Я снова двигался вдоль горных отрогов, а передо мной вплоть до самого побережья простиралась равнина. Раньше это были печально известные своей лихорадкой края, маремма, [46] но Муссолини приказал прорыть целую сеть каналов, и теперь здесь выросли сотни новых домиков, жители которых прилежно трудились, уже не страшась лихорадки. Если бы кто-нибудь несведущий увидел все это, он мог бы спросить: «Не дал ли господь эту страну со всем, что на ней живет, людям в дар, говоря: сие да будет вам игрушкой?»
46
Частично заболоченная низменная полоса (местами шириной до 40 км) западного побережья Италии, от устья Арно и до Неаполя.

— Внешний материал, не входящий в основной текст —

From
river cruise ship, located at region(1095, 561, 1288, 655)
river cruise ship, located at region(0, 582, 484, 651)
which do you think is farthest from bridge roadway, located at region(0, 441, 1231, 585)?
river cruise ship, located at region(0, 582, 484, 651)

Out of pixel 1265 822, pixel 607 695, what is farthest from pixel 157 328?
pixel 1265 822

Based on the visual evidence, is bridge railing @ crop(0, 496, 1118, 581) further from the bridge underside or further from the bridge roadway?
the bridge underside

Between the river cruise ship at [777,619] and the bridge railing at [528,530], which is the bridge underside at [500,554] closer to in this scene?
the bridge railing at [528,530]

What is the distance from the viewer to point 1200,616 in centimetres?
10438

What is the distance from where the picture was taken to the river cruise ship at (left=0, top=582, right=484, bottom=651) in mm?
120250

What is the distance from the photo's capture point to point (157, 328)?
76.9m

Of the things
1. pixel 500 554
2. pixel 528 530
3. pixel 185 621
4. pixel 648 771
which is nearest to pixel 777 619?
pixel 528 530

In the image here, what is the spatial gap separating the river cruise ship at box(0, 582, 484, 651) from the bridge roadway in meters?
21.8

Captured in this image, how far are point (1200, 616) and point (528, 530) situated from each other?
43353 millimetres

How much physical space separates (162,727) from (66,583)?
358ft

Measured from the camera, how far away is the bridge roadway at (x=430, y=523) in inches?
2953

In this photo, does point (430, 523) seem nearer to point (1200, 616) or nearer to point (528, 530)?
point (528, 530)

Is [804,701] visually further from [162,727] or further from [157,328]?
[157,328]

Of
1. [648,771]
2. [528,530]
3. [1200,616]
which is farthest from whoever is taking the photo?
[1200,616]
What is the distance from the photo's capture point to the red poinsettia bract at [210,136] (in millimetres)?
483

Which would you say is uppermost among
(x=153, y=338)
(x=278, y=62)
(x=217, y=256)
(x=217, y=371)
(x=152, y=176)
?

В горах жизнь по-прежнему шла в первобытных формах: соломенные хижины. Чем ближе к югу, тем ближе к естественному состоянию, порой начинало казаться, что попал к дикарям. При виде меня дети давали стрекача, а потом издали швырялись камнями; взрослые, прикрытые скорее дранью, чем платьем, к ступням привязаны прямо- или треугольные куски кожи, останавливались и бессмысленно пялили глаза, и, только если тощая коровенка или несколько задрипанных коз, которые, очевидно, жили с ними одной семьей, вдруг выкидывали какой-нибудь фокус, люди, будто очнувшись, с громкими криками опрометью бросались вдогонку. Крик здесь обычное дело. Кричать здесь общепринято; чем дальше на юг, тем громче крик; обычный, спокойный разговор слышишь все реже, а под конец не слышишь вовсе. Рассудок, что приглушает жизнь чувства у нас, северян, здесь постепенно гаснет, и чувство начинает безраздельно определять все жизненные проявления. В Сицилии так и говорят: «В каждом из нас есть кусочек Этны».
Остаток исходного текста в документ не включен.